[Extracted data Boundary: Start]

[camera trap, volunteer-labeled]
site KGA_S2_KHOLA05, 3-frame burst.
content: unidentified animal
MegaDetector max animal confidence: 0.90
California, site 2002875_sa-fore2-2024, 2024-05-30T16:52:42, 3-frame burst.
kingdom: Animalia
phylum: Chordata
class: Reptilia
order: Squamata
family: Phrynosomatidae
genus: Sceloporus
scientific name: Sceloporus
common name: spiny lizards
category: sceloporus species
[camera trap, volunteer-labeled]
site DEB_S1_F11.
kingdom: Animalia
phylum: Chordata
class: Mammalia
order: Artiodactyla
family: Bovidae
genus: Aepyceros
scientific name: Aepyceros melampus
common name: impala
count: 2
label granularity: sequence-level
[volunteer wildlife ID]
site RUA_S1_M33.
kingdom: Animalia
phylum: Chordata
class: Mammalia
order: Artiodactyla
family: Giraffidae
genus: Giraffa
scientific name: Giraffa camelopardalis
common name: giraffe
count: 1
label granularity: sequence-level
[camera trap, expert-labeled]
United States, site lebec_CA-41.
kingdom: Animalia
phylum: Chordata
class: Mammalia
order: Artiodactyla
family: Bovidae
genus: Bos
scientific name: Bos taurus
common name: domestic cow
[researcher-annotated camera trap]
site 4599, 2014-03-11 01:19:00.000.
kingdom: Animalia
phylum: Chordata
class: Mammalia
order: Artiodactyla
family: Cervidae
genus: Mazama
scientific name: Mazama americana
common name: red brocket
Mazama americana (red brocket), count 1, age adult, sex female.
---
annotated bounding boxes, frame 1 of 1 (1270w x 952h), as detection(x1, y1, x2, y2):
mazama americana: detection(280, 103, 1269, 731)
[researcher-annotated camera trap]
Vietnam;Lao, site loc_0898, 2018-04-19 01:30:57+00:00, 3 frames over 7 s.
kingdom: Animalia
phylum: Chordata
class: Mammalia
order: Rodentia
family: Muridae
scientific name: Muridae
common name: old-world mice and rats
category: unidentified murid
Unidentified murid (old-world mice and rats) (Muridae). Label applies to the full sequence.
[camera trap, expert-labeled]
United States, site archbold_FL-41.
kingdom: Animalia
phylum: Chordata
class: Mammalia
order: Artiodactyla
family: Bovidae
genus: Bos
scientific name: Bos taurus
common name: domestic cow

[Extracted data Boundary: End]

(What the exercise asks) The answer must be all of the entries, restated exactly.

(Problem solution)
[camera trap, volunteer-labeled]
site KGA_S2_KHOLA05, 3-frame burst.
content: unidentified animal
MegaDetector max animal confidence: 0.90
California, site 2002875_sa-fore2-2024, 2024-05-30T16:52:42, 3-frame burst.
kingdom: Animalia
phylum: Chordata
class: Reptilia
order: Squamata
family: Phrynosomatidae
genus: Sceloporus
scientific name: Sceloporus
common name: spiny lizards
category: sceloporus species
[camera trap, volunteer-labeled]
site DEB_S1_F11.
kingdom: Animalia
phylum: Chordata
class: Mammalia
order: Artiodactyla
family: Bovidae
genus: Aepyceros
scientific name: Aepyceros melampus
common name: impala
count: 2
label granularity: sequence-level
[volunteer wildlife ID]
site RUA_S1_M33.
kingdom: Animalia
phylum: Chordata
class: Mammalia
order: Artiodactyla
family: Giraffidae
genus: Giraffa
scientific name: Giraffa camelopardalis
common name: giraffe
count: 1
label granularity: sequence-level
[camera trap, expert-labeled]
United States, site lebec_CA-41.
kingdom: Animalia
phylum: Chordata
class: Mammalia
order: Artiodactyla
family: Bovidae
genus: Bos
scientific name: Bos taurus
common name: domestic cow
[researcher-annotated camera trap]
site 4599, 2014-03-11 01:19:00.000.
kingdom: Animalia
phylum: Chordata
class: Mammalia
order: Artiodactyla
family: Cervidae
genus: Mazama
scientific name: Mazama americana
common name: red brocket
Mazama americana (red brocket), count 1, age adult, sex female.
---
annotated bounding boxes, frame 1 of 1 (1270w x 952h), as detection(x1, y1, x2, y2):
mazama americana: detection(280, 103, 1269, 731)
[researcher-annotated camera trap]
Vietnam;Lao, site loc_0898, 2018-04-19 01:30:57+00:00, 3 frames over 7 s.
kingdom: Animalia
phylum: Chordata
class: Mammalia
order: Rodentia
family: Muridae
scientific name: Muridae
common name: old-world mice and rats
category: unidentified murid
Unidentified murid (old-world mice and rats) (Muridae). Label applies to the full sequence.
[camera trap, expert-labeled]
United States, site archbold_FL-41.
kingdom: Animalia
phylum: Chordata
class: Mammalia
order: Artiodactyla
family: Bovidae
genus: Bos
scientific name: Bos taurus
common name: domestic cow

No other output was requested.